*Brano di testo*
####

Le analisi sulla struttura produttiva del Nord-Ovest suggeriscono difatti come il processo di deindustrializzazione dell’area non abbia sollecitato una reazione delle imprese in termini di mutamento della specializzazione, a differenza di altre aree europee che hanno cercato di seguire una strategia di costante upgrade tecnologico, spostandosi verso i segmenti più avanzati della produzione. La risposta alla crisi è stata prevalentemente di tipo difensivo, di fatto riducendosi al ridimensionamento delle aziende. In altri casi le imprese hanno seguito una strategia di delocalizzazione, dettata principalmente da obiettivi di contenimento dei costi di produzione. La strada dell’innalzamento qualitativo della produzione è stata seguita da alcuni gruppi di aziende, ma prevalentemente di dimensione piccola o media.
Nel corso degli ultimi venti anni il gap di crescita della produttività totale accumulato nei confronti degli altri Paesi europei, misurato dalla crescita del costo del lavoro per unità di prodotto, ha determinato una perdita di competitività rispetto alle altre aree avanzate europee.

####

*Dati raccolti*
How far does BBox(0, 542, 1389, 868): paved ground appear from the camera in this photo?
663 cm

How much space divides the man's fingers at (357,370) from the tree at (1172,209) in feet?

####

*Obiettivo*
Riscrivi, per favore, il brano sulla deindustrializzazione del Nord-Ovest da "Le analisi sulla" a "piccola o media.", mettendo "esternalizzazione" al posto di "delocalizzazione".

*Esito del compito*
Le analisi sulla struttura produttiva del Nord-Ovest suggeriscono difatti come il processo di deindustrializzazione dell’area non abbia sollecitato una reazione delle imprese in termini di mutamento della specializzazione, a differenza di altre aree europee che hanno cercato di seguire una strategia di costante upgrade tecnologico, spostandosi verso i segmenti più avanzati della produzione. La risposta alla crisi è stata prevalentemente di tipo difensivo, di fatto riducendosi al ridimensionamento delle aziende. In altri casi le imprese hanno seguito una strategia di esternalizzazione, dettata principalmente da obiettivi di contenimento dei costi di produzione. La strada dell’innalzamento qualitativo della produzione è stata seguita da alcuni gruppi di aziende, ma prevalentemente di dimensione piccola o media.